Sua silhueta sumiu entre as árvores e, quando reapareceu, já estava diante do canteiro de obras, bem no meio da horda, lutando ferozmente para abrir caminho à frente.

— Por que o irmão Tang Yuan foi para lá? — perguntou alguém, com a visão prejudicada pela escuridão da noite, sem conseguir enxergar Tang Yuan, mas distinguindo, à luz do fogo, a agitação da horda de mortos-vivos.

Eles estavam perseguindo-o!

— O capitão está atacando os mortos-vivos na retaguarda, para que eles não sigam com o grupo, diminuindo a pressão sobre nós — afirmou Zhou Ning, com os olhos brilhando de admiração.

— De fato, é uma ótima estratégia, algo que pessoas comuns jamais pensariam ou ousariam fazer — elogiou Song Shiwen em pensamento. — Este é o verdadeiro forte: mente lúcida, raciocínio ágil, coragem inabalável, execução implacável.

— Os mortos-vivos chegaram! — avisou alguém em voz baixa.

Todos olharam para baixo e viram sombras escuras se agitando incessantemente. Ao mesmo tempo, na borda do bosque à direita, ecoaram tiros e os urros animalescos dos mortos-vivos.

— Um atirador de elite se faz alimentando-o com balas. A partir de agora, imaginem-se como atiradores de elite: mirem com precisão, sem hesitar, sem duvidar, atirem sem demora — orientou Song Shiwen, sua voz grave e calma, transmitindo força e serenidade aos corações inquietos.

Um rugido irrompeu.

Um morto-vivo de pelos esverdeados avistou o grupo escondido no andar superior e, urrando, lançou-se contra a parede.

O disparo abafado de um rifle silenciado ecoou, e a criatura parou subitamente, tombando sem vida.

Apesar da morte instantânea, os mortos-vivos, atraídos pelo ruído, rapidamente cercaram o local em camadas cada vez mais densas.

A luz se acendeu, uma lâmpada improvisada a bateria dissipou a escuridão, revelando os rostos distorcidos dos mortos-vivos, que erguiam a cabeça e urravam enlouquecidos.

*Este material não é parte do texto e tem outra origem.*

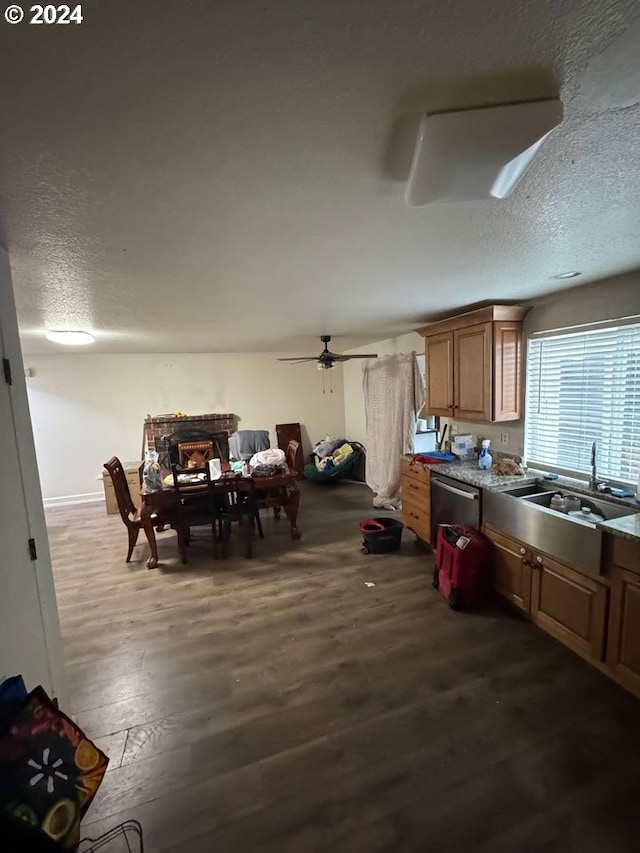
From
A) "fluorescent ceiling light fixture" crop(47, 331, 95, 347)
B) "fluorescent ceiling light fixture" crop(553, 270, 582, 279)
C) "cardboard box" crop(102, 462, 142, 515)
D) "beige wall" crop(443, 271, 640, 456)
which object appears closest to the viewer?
"fluorescent ceiling light fixture" crop(553, 270, 582, 279)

Os tiros soaram como chuva, cravando-se em crânios e carne putrefata.

A batalha começara de verdade!

Os estampidos cerrados dos tiros chegaram aos ouvidos de Yu Min. Seu corpo estava coberto de sangue e sujeira—não só ela, mas todos os seus companheiros ao redor. O chão jazia repleto de membros e cabeças decepadas. Os sete formavam uma linha, bloqueando o avanço dos mortos-vivos.

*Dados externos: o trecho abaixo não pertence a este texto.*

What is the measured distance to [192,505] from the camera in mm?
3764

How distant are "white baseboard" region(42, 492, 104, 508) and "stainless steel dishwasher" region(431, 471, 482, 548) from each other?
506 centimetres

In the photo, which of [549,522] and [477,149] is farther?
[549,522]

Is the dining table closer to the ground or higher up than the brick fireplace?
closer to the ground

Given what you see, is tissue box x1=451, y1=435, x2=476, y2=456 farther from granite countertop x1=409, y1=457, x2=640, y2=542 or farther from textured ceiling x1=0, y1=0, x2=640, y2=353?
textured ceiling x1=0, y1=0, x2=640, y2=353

Naquela situação, armas de fogo valiam menos que lâminas. Facas afiadas ceifavam grandes pedaços de carne e membros dilacerados a cada golpe.

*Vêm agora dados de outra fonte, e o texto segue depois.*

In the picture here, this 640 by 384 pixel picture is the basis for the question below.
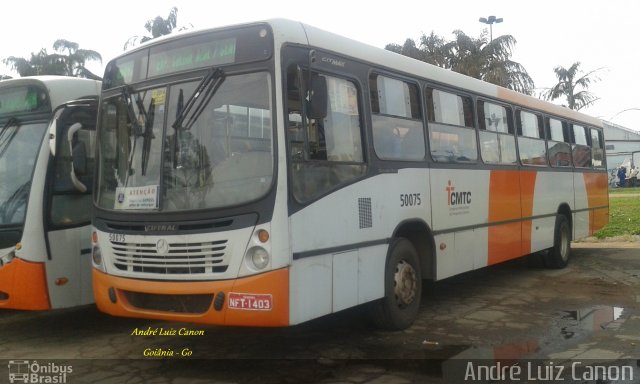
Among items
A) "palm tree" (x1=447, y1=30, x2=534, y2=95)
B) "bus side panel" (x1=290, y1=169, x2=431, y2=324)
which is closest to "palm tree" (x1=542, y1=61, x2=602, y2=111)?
"palm tree" (x1=447, y1=30, x2=534, y2=95)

Se humanos comuns presenciassem tal cena dantesca, ficariam completamente aterrorizados. Mas os mortos-vivos não sentiam medo; guiados apenas pelo instinto, avançavam, comprimindo-se em direção ao que viam como um banquete.

Era a terceira vez naquele dia que ele experimentava a sensação de ser cercado por mortos-vivos—sempre horrível.

Ele poderia sair facilmente do cerco, mas não o fez, pois sua missão era atrair a atenção dos mortos-vivos e alterar a direção de seu avanço.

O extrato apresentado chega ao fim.